* _Information supplied_:
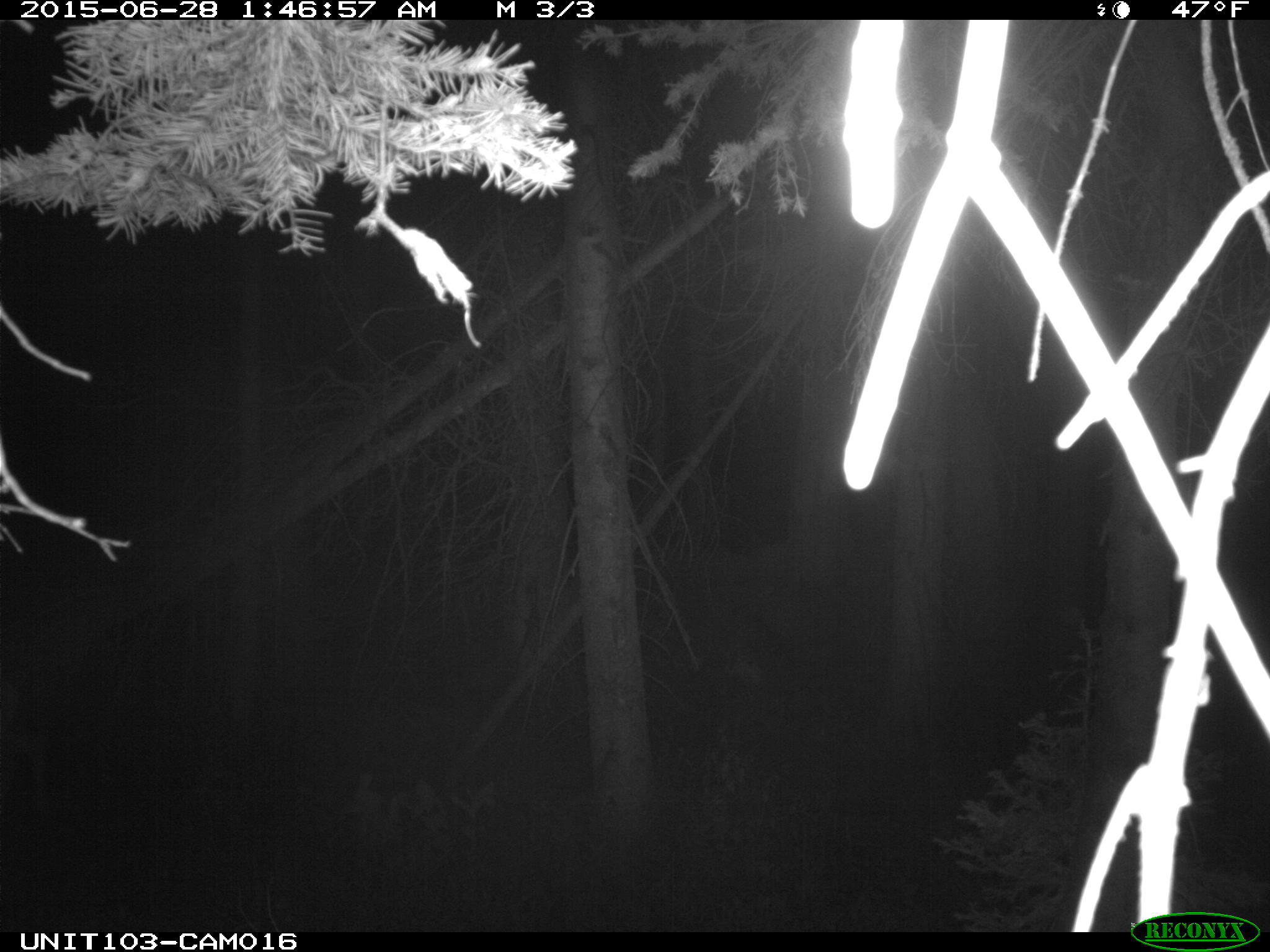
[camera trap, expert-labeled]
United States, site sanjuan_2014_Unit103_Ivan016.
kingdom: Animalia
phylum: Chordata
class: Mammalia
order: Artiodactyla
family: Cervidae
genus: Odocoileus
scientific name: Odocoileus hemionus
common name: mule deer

* _The problem_: Each record must appear again exactly as written above, without its pictures.

* _Result for this exercise_:
[camera trap, expert-labeled]
United States, site sanjuan_2014_Unit103_Ivan016.
kingdom: Animalia
phylum: Chordata
class: Mammalia
order: Artiodactyla
family: Cervidae
genus: Odocoileus
scientific name: Odocoileus hemionus
common name: mule deer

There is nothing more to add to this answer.